Tran-Duy An, Boonen Annelies, Kievit Wietske, van Riel Piet L C M, van de Laar Mart A F J, Severens Johan L
Department of Clinical Epidemiology and Medical Technology Assessment (KEMTA), Maastricht University Medical Center, P.O. Box 5800, 6202 AZ, Maastricht, The Netherlands,
Pharmacoeconomics. 2014 Oct;32(10):1015-28. doi: 10.1007/s40273-014-0184-4.
Management of rheumatoid arthritis (RA) is characterised by a sequence of disease-modifying antirheumatic drugs (DMARDs) and biological response modifiers (BRMs). In most of the Western countries, the drug sequences are determined based on disease activity and treatment history of the patients. A model for realistic patient outcomes should reflect the treatment pathways relevant for patients with specific characteristics.
This study aimed at developing a model that could simulate long-term patient outcomes and cost effectiveness of treatment strategies with and without inclusion of BRMs following a clinical guideline for treatment decisions.

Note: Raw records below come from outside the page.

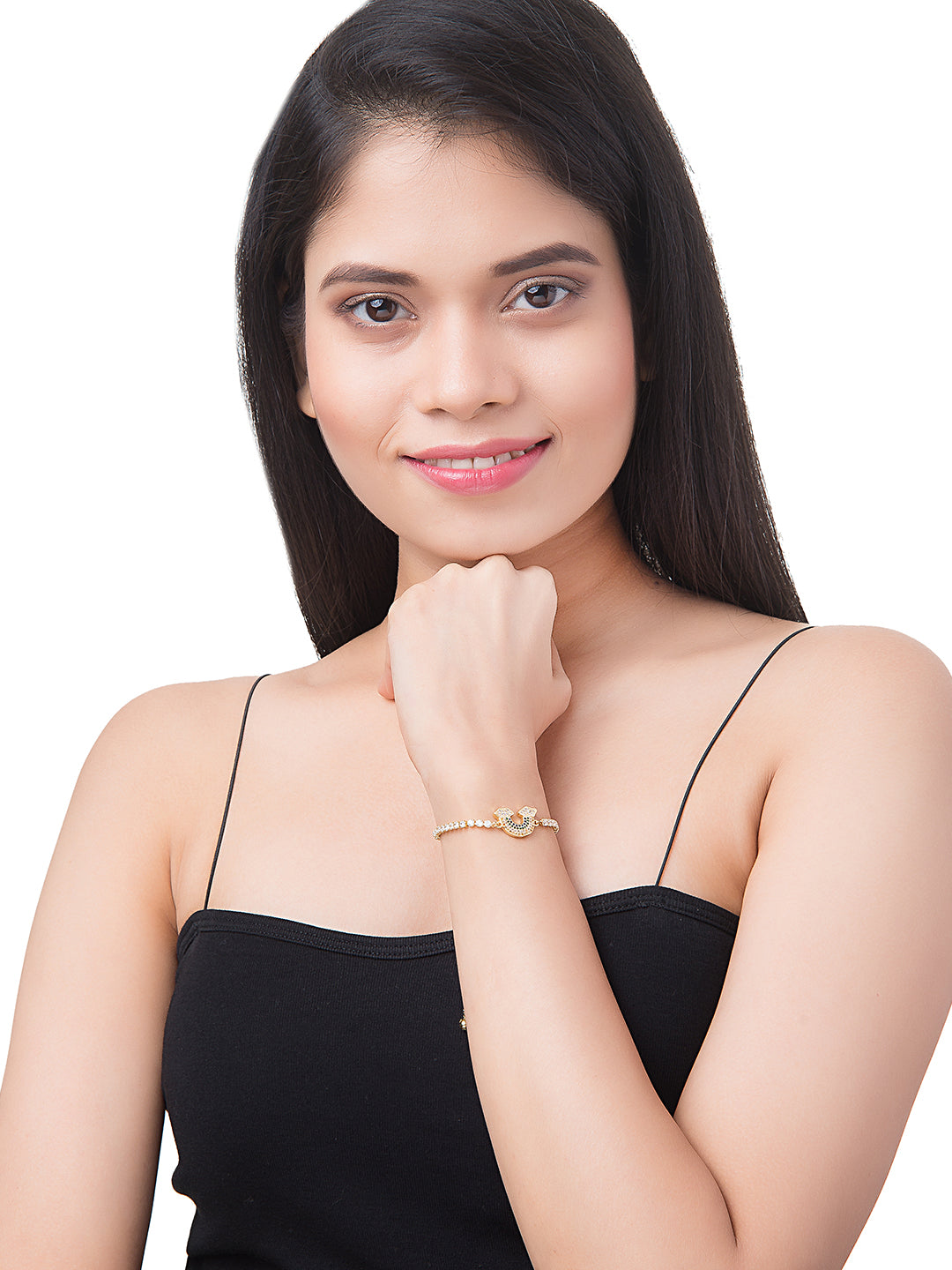 CZ Studded Gold Plated Stylish and Latest Designer Rainbow Charm Bracelet for Girls & Women (MD_3241_G)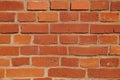 A fragment of a restored building. A wall made of new bricks.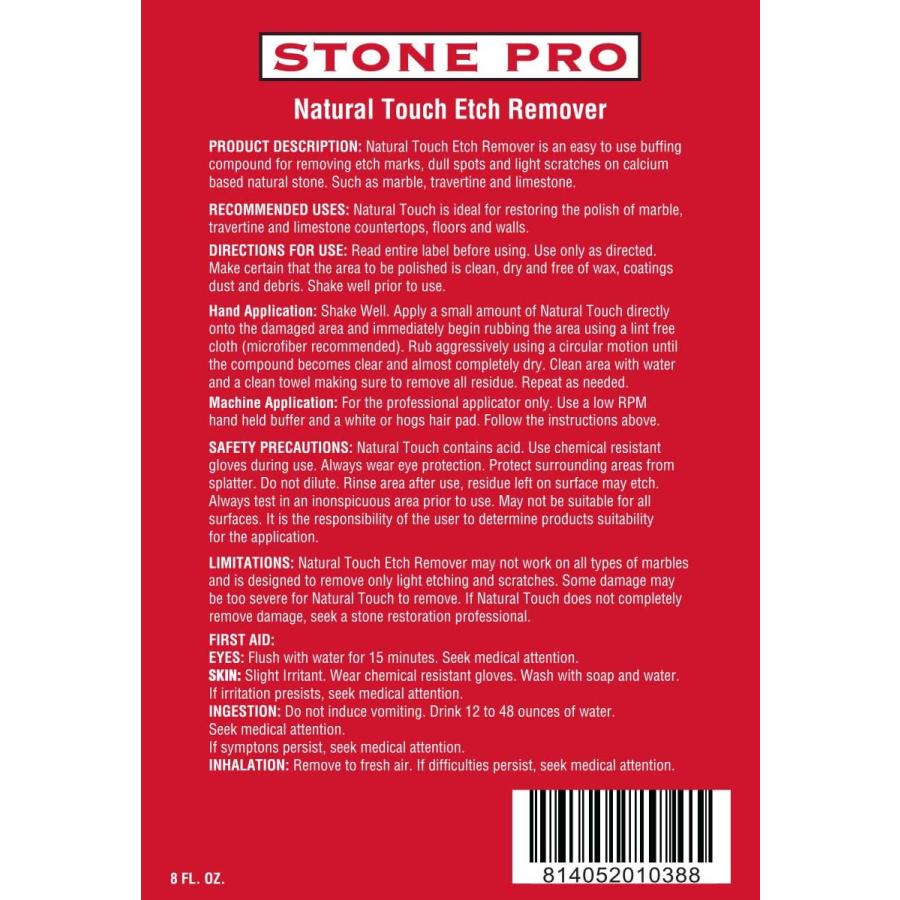 ストーンPro Natural Touch   エッチングRemoving複合   8オンス Stone Pro, Etch Re 並行輸入品｜lucky39｜04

Discrete event simulation taking into account patient characteristics and treatment history was used for model development. Treatment effect on disease activity, costs, health utilities and times to events were estimated using Dutch observational studies. Long-term progression of physical functioning was quantified using a linear mixed-effects model. Costs and health utilities were estimated using two-part models. The treatment strategy recommended by the Dutch Society for Rheumatology where both DMARDs and BRMs were available (Strategy 2) was compared with the treatment strategy without BRMs (Strategy 1). Ten thousand theoretical patients were tracked individually until death. In the probabilistic sensitivity analysis, Monte Carlo simulations were performed with 1,000 sets of parameters sampled from appropriate probability distributions.

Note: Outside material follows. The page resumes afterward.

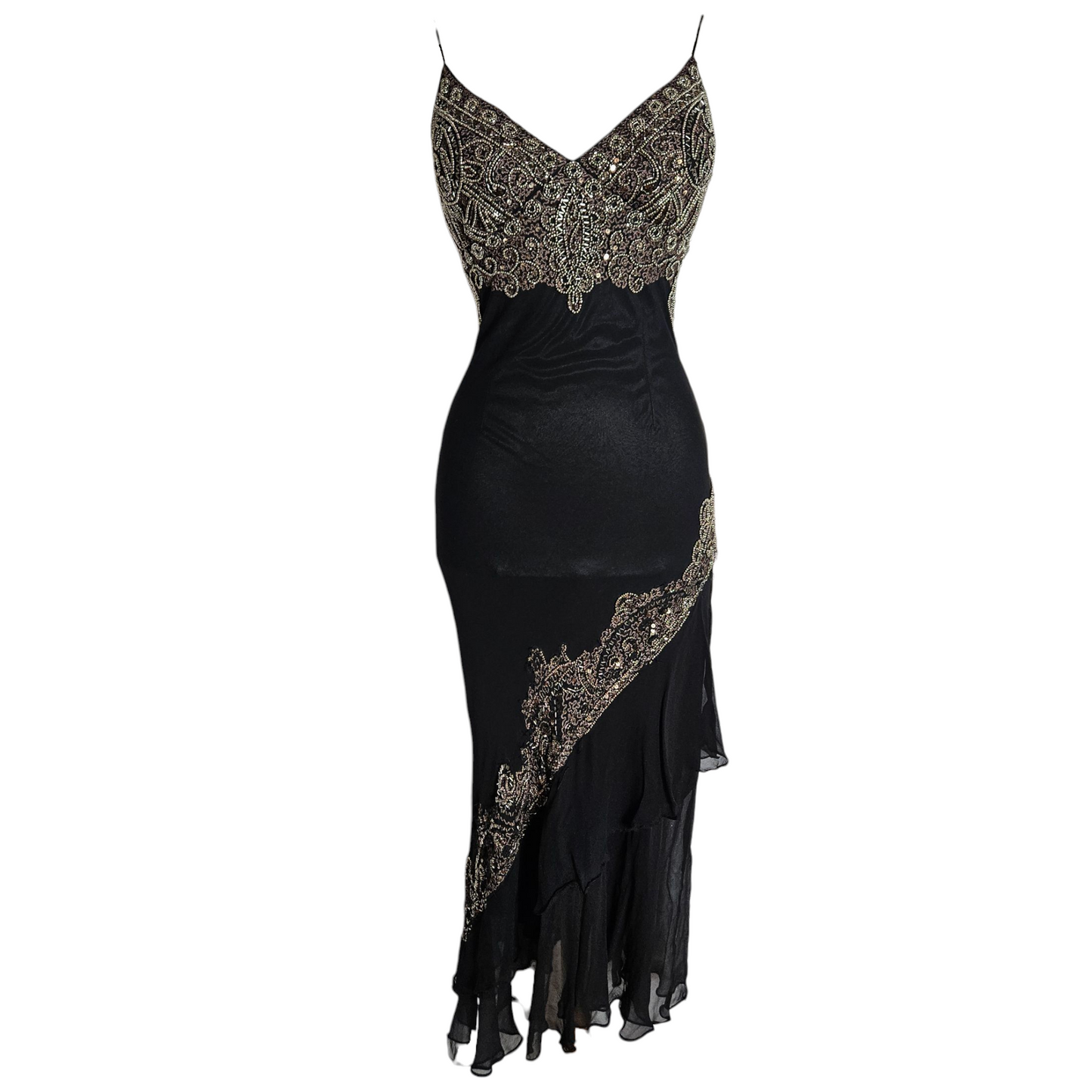 Robe en voile brodé de perles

The simulated changes over time in disease activity and physical functioning were plausible. The incremental cost per quality-adjusted life-year gained of Strategy 2 compared with Strategy 1 was
It is possible to model the outcomes of complex treatment strategies based on a clinical guideline for the management of RA. Following the Dutch guideline and using real-life data, inclusion of BRMs in the treatment strategy for RA appeared to be less favourable in our model than in most of the existing models that compared drug sequences independent of patient characteristics and used data from randomised controlled clinical trials. Despite complexity and demand for extensive data, our modelling approach can help to identify the knowledge gaps in clinical guidelines for RA management and priorities for future research.
类风湿关节炎(RA)的管理特点是使用一系列改善病情抗风湿药(DMARDs)和生物反应调节剂(BRMs)。在大多数西方国家,药物使用顺序是根据患者的疾病活动度和治疗史来确定的。一个反映现实患者预后的模型应体现与具有特定特征患者相关的治疗路径。
本研究旨在开发一个模型,该模型能够模拟遵循治疗决策临床指南使用和不使用BRMs的治疗策略的长期患者预后及成本效益。
模型开发采用考虑患者特征和治疗史的离散事件模拟。使用荷兰的观察性研究来估计治疗对疾病活动度、成本、健康效用和事件发生时间的影响。使用线性混合效应模型对身体功能的长期进展进行量化。使用两部分模型估计成本和健康效用。将荷兰风湿病学会推荐的同时有DMARDs和BRMs可用的治疗策略(策略2)与没有BRMs的治疗策略(策略1)进行比较。对一万名理论患者进行个体追踪直至死亡。在概率敏感性分析中,从适当的概率分布中抽取1000组参数进行蒙特卡洛模拟。
疾病活动度和身体功能随时间的模拟变化是合理的。与策略1相比,策略2每获得一个质量调整生命年的增量成本为124,011欧元。在支付意愿阈值高于119,167欧元时,策略2在成本效益方面优于策略1,但策略2具有成本效益的概率从未超过0.87。
基于RA管理的临床指南对复杂治疗策略的预后进行建模是可行的。遵循荷兰指南并使用实际数据,在我们的模型中,在RA治疗策略中纳入BRMs似乎不如大多数现有模型有利,那些现有模型比较了独立于患者特征的药物使用顺序并使用了随机对照临床试验的数据。尽管复杂且需要大量数据,但我们的建模方法有助于识别RA管理临床指南中的知识空白以及未来研究的重点。